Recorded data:

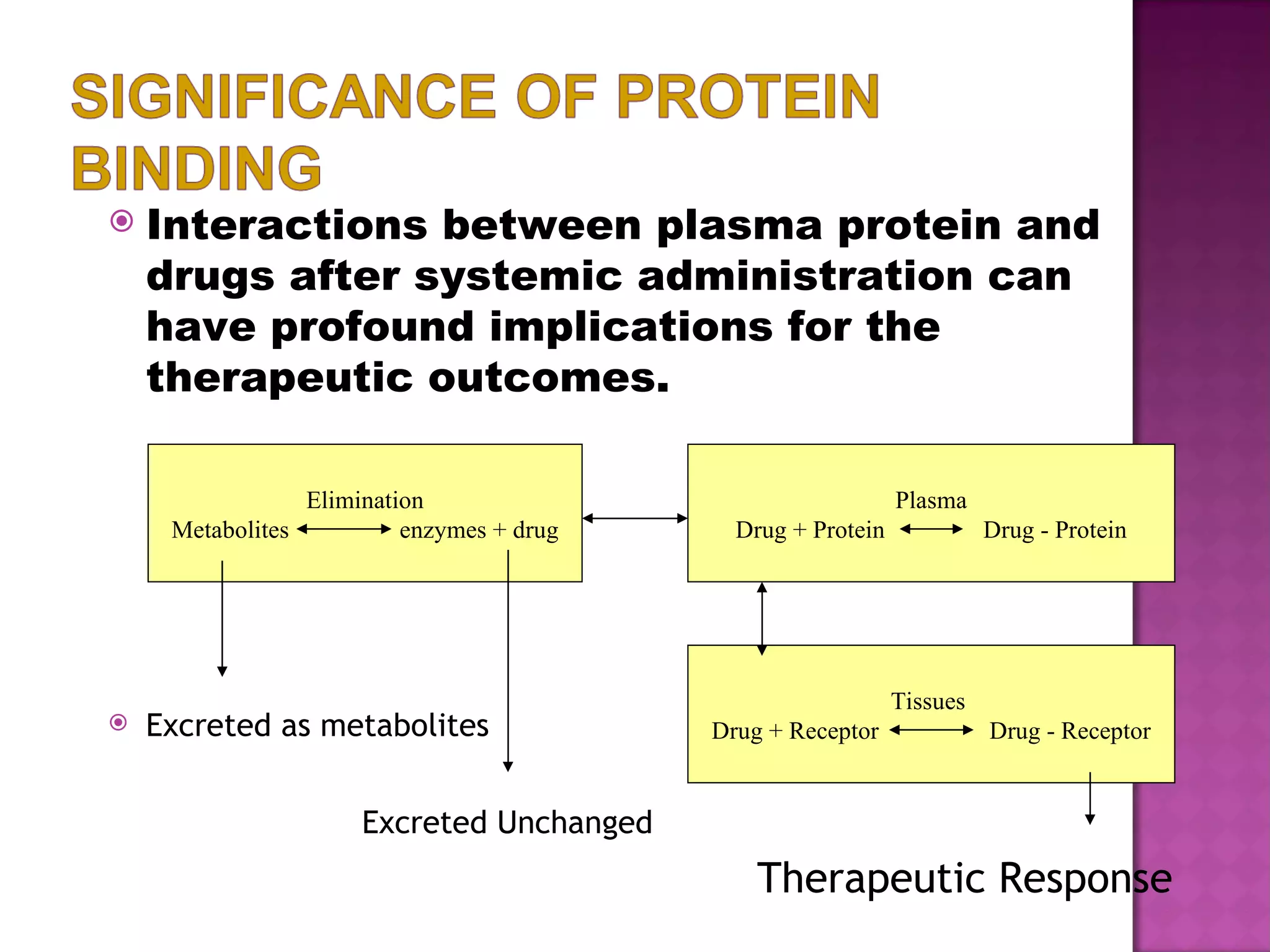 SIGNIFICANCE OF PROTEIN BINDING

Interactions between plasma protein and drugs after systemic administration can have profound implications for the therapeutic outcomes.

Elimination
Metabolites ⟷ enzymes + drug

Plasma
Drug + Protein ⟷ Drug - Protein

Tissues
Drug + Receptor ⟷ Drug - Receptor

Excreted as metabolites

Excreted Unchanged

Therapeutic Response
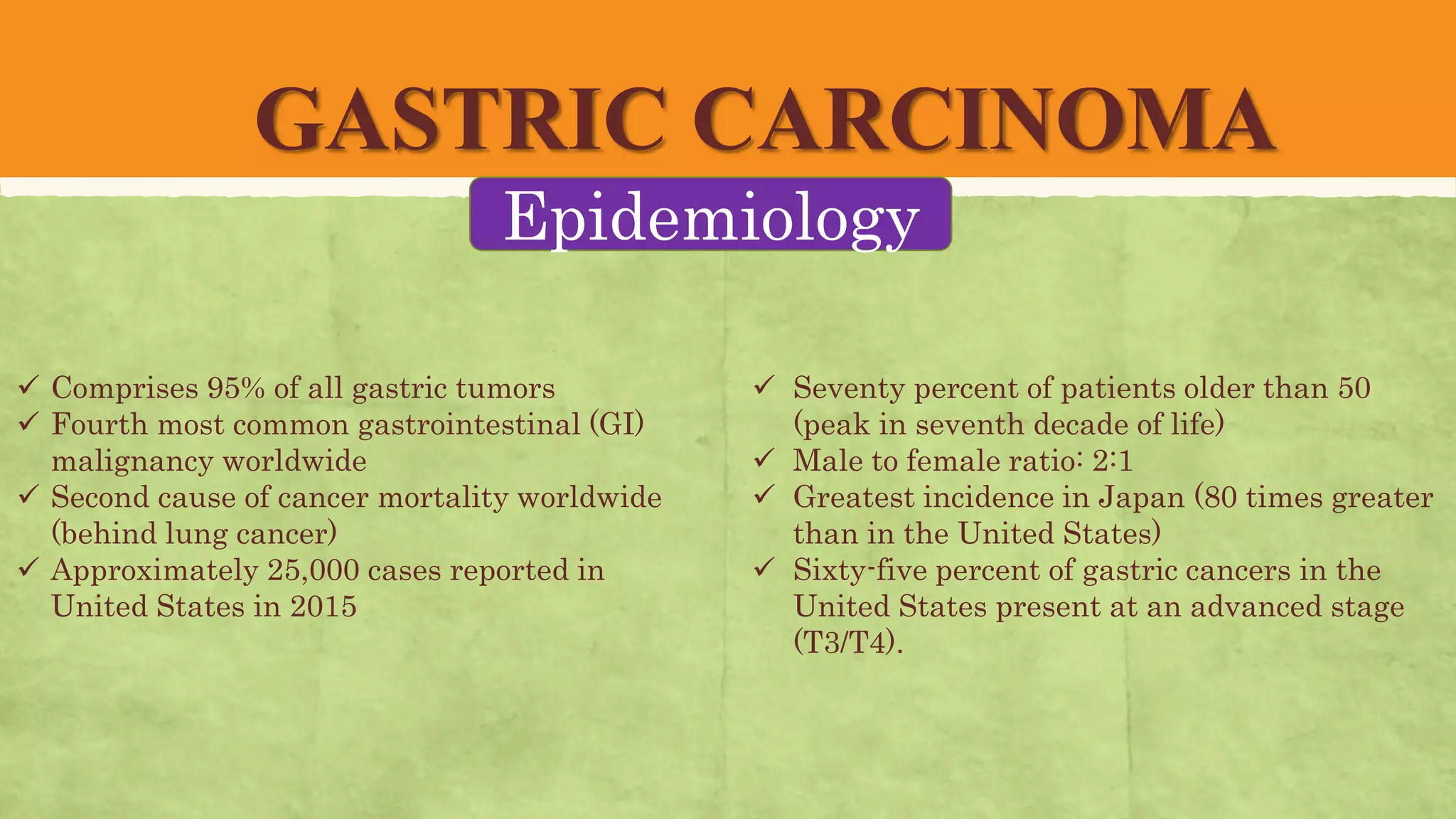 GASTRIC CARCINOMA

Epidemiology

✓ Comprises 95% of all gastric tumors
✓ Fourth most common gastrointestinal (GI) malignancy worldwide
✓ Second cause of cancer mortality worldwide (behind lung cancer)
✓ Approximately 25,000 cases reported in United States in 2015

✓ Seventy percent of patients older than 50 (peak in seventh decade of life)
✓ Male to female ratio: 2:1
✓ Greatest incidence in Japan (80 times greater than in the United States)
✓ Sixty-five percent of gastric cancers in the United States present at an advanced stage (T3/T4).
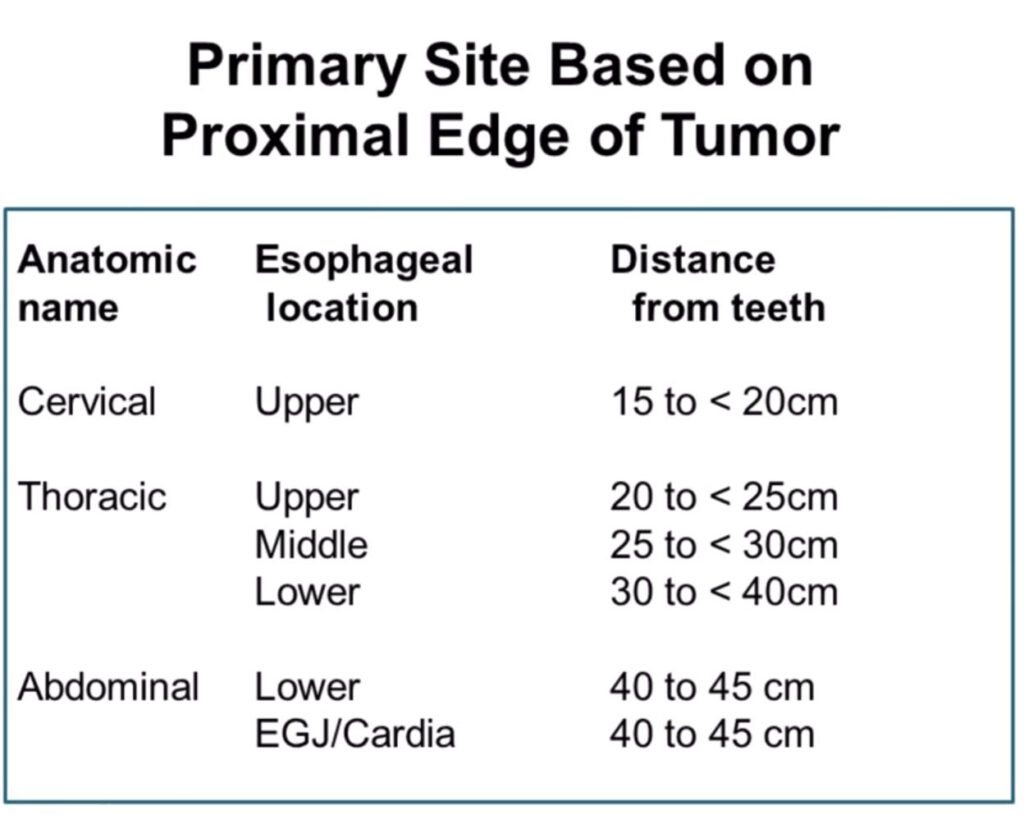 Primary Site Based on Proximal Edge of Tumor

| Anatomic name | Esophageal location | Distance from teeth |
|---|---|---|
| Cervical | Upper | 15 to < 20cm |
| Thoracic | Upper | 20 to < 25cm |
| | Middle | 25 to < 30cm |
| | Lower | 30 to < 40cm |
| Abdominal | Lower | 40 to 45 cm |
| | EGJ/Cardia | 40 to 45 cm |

__Directions for this task__
With the pictures omitted, print precisely the lines from the one with "Primary Site Based on Proximal Edge of Tumor" to the final line of the records, both included.

__Task output__
 Primary Site Based on Proximal Edge of Tumor

| Anatomic name | Esophageal location | Distance from teeth |
|---|---|---|
| Cervical | Upper | 15 to < 20cm |
| Thoracic | Upper | 20 to < 25cm |
| | Middle | 25 to < 30cm |
| | Lower | 30 to < 40cm |
| Abdominal | Lower | 40 to 45 cm |
| | EGJ/Cardia | 40 to 45 cm |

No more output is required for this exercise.